Series Editor’s Postscript
In keeping with the multiethnic, multicultural makeup of AASLD, we now welcome two additional authors from Canada. However, this description belies their true origins. The señor, i.e., senior, author has pilgrimed from his Iberian birthplace of Santiago de Compostela, at the end of El Camino, in his native Galicia, by way of Barcelona in Catalunya to Edmonton, Alberta, in North America. In contrast, his coauthor’s treks that she describes as “a rollercoaster” have taken her to Saskatoon in Saskatchewan from her native Kabul in Afghanistan, via Moscow in Russia, Edmonton, Alberta, to London (that is still) in the United Kingdom, and back to Saskatoon—phew.
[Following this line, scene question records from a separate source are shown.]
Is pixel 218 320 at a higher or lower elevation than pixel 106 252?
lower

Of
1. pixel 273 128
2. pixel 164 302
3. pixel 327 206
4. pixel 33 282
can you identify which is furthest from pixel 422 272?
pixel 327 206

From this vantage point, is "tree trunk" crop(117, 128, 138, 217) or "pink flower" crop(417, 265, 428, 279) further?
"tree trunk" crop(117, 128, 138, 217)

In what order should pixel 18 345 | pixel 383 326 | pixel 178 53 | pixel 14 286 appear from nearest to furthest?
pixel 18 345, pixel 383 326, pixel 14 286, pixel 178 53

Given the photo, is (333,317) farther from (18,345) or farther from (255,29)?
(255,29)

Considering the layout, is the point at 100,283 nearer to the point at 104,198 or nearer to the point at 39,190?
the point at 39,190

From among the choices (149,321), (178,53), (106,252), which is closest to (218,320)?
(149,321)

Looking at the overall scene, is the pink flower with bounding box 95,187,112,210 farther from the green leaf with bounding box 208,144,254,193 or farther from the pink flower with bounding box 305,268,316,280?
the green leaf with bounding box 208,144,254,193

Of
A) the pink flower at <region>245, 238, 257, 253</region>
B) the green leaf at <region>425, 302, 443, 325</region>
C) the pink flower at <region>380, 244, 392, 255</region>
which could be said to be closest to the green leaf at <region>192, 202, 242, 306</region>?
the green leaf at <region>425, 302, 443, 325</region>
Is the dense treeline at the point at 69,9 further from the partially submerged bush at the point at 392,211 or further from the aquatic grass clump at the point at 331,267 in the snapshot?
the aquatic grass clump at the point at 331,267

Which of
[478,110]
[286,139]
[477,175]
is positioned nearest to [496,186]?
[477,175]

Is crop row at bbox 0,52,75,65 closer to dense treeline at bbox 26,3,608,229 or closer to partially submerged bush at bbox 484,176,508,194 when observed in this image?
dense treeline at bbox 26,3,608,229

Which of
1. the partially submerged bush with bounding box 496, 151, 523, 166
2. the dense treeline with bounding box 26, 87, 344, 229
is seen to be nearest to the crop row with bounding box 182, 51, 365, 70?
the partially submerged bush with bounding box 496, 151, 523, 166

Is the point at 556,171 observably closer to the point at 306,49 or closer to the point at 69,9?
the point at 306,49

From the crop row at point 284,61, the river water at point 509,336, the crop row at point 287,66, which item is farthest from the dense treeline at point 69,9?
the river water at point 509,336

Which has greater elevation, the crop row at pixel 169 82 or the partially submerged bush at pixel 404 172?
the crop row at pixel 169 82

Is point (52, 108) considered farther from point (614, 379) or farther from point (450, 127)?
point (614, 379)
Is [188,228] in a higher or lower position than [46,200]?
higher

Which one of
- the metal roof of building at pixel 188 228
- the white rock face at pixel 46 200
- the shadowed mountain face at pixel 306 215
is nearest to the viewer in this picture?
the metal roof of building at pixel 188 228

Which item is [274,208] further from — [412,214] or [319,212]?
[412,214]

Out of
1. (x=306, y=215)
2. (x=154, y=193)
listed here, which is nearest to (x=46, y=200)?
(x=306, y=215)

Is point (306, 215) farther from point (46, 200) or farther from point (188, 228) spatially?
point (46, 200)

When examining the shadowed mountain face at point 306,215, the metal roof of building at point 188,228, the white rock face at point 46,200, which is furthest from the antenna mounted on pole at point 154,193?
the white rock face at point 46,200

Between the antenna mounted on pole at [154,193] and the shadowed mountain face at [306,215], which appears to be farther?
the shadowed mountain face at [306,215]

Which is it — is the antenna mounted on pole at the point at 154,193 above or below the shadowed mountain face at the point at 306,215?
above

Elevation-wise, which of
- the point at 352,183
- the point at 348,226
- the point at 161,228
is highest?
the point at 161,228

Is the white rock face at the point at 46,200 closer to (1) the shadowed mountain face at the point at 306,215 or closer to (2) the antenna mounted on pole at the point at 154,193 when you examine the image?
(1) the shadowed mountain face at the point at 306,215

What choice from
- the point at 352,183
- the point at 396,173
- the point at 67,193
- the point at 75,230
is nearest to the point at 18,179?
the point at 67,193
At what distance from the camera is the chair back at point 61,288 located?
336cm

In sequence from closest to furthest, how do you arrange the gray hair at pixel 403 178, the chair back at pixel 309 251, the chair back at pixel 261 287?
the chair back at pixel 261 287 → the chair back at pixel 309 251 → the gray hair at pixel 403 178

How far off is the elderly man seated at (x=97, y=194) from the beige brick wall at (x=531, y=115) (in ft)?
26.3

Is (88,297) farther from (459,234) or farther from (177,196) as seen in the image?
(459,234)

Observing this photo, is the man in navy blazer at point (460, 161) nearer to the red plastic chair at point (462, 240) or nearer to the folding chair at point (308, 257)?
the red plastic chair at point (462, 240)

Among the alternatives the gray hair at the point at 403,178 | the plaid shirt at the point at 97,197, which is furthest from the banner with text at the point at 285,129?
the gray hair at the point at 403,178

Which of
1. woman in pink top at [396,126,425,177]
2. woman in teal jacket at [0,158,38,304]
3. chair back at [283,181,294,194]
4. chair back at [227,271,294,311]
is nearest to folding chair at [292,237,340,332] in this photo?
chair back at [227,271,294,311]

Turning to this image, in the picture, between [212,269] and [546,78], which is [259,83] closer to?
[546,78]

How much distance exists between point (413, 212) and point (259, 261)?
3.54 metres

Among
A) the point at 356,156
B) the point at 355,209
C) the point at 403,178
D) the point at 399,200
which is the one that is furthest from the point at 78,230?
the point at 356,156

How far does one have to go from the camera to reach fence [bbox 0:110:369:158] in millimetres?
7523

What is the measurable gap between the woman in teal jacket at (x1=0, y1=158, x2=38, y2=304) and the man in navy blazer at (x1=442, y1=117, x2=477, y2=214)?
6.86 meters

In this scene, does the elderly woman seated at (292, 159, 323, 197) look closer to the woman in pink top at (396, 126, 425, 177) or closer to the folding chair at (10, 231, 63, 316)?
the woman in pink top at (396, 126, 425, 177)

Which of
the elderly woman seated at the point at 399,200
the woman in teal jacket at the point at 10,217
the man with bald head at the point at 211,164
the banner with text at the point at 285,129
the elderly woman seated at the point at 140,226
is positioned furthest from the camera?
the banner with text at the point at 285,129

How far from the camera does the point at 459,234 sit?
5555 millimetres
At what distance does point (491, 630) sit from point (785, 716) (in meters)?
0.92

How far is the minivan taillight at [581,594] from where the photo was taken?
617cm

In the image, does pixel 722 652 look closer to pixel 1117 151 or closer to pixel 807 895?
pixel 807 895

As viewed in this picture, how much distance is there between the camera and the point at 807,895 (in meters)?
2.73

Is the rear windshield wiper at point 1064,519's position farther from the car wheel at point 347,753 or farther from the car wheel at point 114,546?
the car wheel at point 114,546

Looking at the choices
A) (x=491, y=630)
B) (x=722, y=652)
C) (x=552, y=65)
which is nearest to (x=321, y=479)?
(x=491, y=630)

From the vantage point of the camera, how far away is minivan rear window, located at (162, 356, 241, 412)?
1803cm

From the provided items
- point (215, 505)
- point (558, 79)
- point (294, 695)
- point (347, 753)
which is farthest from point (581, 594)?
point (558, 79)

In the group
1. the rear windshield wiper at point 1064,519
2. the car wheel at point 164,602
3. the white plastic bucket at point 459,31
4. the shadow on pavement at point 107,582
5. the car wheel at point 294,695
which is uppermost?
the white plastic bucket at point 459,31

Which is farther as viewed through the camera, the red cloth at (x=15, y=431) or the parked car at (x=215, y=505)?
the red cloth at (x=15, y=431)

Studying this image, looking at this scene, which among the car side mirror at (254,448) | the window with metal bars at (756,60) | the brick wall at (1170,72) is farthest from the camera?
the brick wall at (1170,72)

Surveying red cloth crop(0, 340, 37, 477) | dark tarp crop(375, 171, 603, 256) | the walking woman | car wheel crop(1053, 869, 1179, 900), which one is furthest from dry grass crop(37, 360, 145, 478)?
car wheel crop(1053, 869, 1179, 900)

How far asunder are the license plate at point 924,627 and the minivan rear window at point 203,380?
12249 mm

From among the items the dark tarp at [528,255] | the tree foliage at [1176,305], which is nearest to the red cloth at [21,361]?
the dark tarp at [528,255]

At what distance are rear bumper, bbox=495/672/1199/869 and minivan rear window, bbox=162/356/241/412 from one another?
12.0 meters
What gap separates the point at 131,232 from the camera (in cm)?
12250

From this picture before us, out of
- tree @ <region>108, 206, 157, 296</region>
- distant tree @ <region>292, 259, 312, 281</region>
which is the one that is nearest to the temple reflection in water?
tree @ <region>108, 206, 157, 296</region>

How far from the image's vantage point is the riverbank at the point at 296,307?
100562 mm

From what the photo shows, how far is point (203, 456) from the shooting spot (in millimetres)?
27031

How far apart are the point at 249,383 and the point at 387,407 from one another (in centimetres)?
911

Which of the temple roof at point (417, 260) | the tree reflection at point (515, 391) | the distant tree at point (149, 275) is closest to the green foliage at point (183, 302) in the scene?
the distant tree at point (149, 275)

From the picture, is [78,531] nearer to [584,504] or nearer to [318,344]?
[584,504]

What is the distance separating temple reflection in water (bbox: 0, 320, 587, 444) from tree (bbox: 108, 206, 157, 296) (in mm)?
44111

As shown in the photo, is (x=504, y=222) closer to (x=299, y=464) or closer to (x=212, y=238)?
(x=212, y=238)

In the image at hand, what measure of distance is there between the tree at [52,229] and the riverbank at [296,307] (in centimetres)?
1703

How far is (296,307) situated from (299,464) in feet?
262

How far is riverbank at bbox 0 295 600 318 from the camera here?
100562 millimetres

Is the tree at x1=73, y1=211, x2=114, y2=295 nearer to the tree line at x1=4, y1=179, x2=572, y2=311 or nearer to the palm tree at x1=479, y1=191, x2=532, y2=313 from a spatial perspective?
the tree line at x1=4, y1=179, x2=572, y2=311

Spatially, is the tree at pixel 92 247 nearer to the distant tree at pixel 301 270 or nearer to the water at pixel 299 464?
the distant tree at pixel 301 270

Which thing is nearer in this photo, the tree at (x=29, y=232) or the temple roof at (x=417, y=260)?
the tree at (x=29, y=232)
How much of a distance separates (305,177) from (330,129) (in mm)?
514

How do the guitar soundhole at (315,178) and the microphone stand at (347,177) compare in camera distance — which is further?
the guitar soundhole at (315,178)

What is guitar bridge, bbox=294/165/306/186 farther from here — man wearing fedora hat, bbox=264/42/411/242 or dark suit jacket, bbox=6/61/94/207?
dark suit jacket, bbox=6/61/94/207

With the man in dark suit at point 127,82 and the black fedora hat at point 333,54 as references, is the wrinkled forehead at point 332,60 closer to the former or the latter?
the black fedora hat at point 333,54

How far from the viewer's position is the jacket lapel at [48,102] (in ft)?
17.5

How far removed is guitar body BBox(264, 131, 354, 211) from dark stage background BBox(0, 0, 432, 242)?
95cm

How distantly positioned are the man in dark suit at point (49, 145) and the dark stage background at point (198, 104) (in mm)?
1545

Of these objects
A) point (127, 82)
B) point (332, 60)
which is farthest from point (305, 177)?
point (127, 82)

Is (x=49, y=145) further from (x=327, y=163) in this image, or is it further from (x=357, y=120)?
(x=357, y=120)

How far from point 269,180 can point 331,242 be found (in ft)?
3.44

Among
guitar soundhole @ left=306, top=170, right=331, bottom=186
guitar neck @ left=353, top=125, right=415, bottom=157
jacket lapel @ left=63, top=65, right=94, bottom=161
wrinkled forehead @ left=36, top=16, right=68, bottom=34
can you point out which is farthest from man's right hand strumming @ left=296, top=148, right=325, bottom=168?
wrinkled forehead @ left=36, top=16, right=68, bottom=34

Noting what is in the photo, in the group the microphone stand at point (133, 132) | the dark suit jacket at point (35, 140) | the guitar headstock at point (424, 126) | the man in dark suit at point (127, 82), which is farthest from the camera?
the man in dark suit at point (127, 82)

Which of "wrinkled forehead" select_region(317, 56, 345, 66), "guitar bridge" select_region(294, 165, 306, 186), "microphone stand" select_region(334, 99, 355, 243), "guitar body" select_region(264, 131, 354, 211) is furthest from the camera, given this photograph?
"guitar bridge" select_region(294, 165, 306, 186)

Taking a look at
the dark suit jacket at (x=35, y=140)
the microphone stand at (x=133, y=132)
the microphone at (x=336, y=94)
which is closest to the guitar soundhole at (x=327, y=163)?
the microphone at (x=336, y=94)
Their sweeping historical account of the evolution of nonsurgical therapy of varices in portal hypertension is simultaneously a scientific treatise and lyrical prose. Not bad for non‐native anglophones. Their essay leads us though the evolution of these therapies that departed from the bewildering array of surgical diversions of blood from the portal to the systemic circulations, once an understanding developed of the pathophysiology of portal hypertension. Thus, the current contribution serves as a link between the ongoing elucidation of the pathogenesis of portal hypertension, so ably described by Jaime Bosch, the pictorial history of the aforementioned surgery reported by Michael Henderson—both elsewhere in this series—and the mini‐invasive techniques of endoscopic variceal obliteration and transvenous decompression of portal hypertension, the latter by ever‐resourceful interventional radiologists who will join us in the future with their own essays, and even more acronyms.
Potential conflict of interest: Nothing to report.
Note
Santayana G. The Life of Reason Or, the Phases of Human Progress, Vol. 1: Reason in Common Sense. New York: Charles Scribner’s Sons; 1905.